Timothy Flanders, writing about the twentieth-century movement toward unity between the Oriental and Eastern Orthodox Churches (who split over Christological disagreements after the Council of Chalcedon in 451), says that Protestant models of ecumenism paved the way:
It was within the WCC that two visionaries from each church met and began to collaborate—Nikos Nissiotis of the Ecumenical Patriarchate and Paul Verghese of the Malankara Indian Orthodox Church (later Metropolitan Paulos Mar Gregorios of Delhi). This work with the WCC helped galvanize the Orthodox to meet together at Rhodes in 1961—and also invite the Miaphysites. In 1963, when the WCC Faith & Order Commission met, Swiss Reformed Protestant Lukas Vischer began working closely with Nissiotis and Verghese to eventually organize the first formal Orthodox-Miaphysite consultation in 1964, in which the bulk of the division was overcome in matter of days.

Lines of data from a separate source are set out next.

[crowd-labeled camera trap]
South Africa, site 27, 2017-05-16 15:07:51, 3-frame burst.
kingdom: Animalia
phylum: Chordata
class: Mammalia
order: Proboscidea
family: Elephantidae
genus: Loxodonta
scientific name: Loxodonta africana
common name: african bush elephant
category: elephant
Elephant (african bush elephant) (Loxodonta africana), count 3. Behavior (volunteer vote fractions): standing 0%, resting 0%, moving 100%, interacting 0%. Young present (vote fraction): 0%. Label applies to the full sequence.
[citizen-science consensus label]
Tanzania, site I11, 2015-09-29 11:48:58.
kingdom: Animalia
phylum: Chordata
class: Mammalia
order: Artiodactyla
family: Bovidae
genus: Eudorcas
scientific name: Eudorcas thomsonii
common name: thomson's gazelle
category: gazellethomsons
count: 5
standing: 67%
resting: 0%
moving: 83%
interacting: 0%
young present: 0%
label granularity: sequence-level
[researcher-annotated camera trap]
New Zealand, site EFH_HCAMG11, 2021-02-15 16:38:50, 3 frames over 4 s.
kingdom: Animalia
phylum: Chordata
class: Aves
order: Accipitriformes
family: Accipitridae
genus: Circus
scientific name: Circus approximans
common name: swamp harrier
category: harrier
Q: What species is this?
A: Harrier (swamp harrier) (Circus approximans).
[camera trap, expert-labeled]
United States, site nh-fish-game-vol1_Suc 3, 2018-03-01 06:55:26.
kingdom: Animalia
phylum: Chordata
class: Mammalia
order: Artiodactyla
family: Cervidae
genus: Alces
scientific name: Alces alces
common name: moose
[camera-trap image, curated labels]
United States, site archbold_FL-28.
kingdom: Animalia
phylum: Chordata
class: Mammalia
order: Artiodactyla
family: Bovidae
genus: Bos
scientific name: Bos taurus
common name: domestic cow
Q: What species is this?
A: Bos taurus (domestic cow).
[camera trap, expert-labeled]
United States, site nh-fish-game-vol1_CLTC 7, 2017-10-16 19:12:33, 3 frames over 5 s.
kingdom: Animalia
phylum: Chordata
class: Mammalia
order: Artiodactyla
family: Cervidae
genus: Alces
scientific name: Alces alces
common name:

Virtually as soon as the two church families managed to come into contrastive dialogue with each other in this century, it was realize that physis . . . was being used in different ways in our different churches.
In matter of days a division and misunderstanding that had lasted nearly fifteen hundred years—almost sixty generations!—was viewed in an entirely new and promising way, almost resolved then and there. And this was due in large part to the encouragement, sponsorship, and support of Protestant Christians through the WCC. Moreover, can not the Protestant openness to diversity in doctrine (no doubt to a fault at other times) be seen as a strength in the midst of intransigent myopia holding tenaciously to old prejudices? Indeed, this very cooperation with Protestants has helped the Orthodox rediscover their own tradition more fully. A more mature understanding of the Church canons, for instance, has been brought to bear on mainstream Orthodox theology.
Orthodox Christians have often been divided on the WCC, many seeing it with suspicion and hostility. The Special Commission on Orthodox Participation in the WCC was created in 1998 in an attempt to assuage Orthodox concerns about ecclesiology, social and ethical issues, interconfessional prayer, and the WCC’s structure and decision-making process. Nearly all Orthodox Churches remain WCC members today.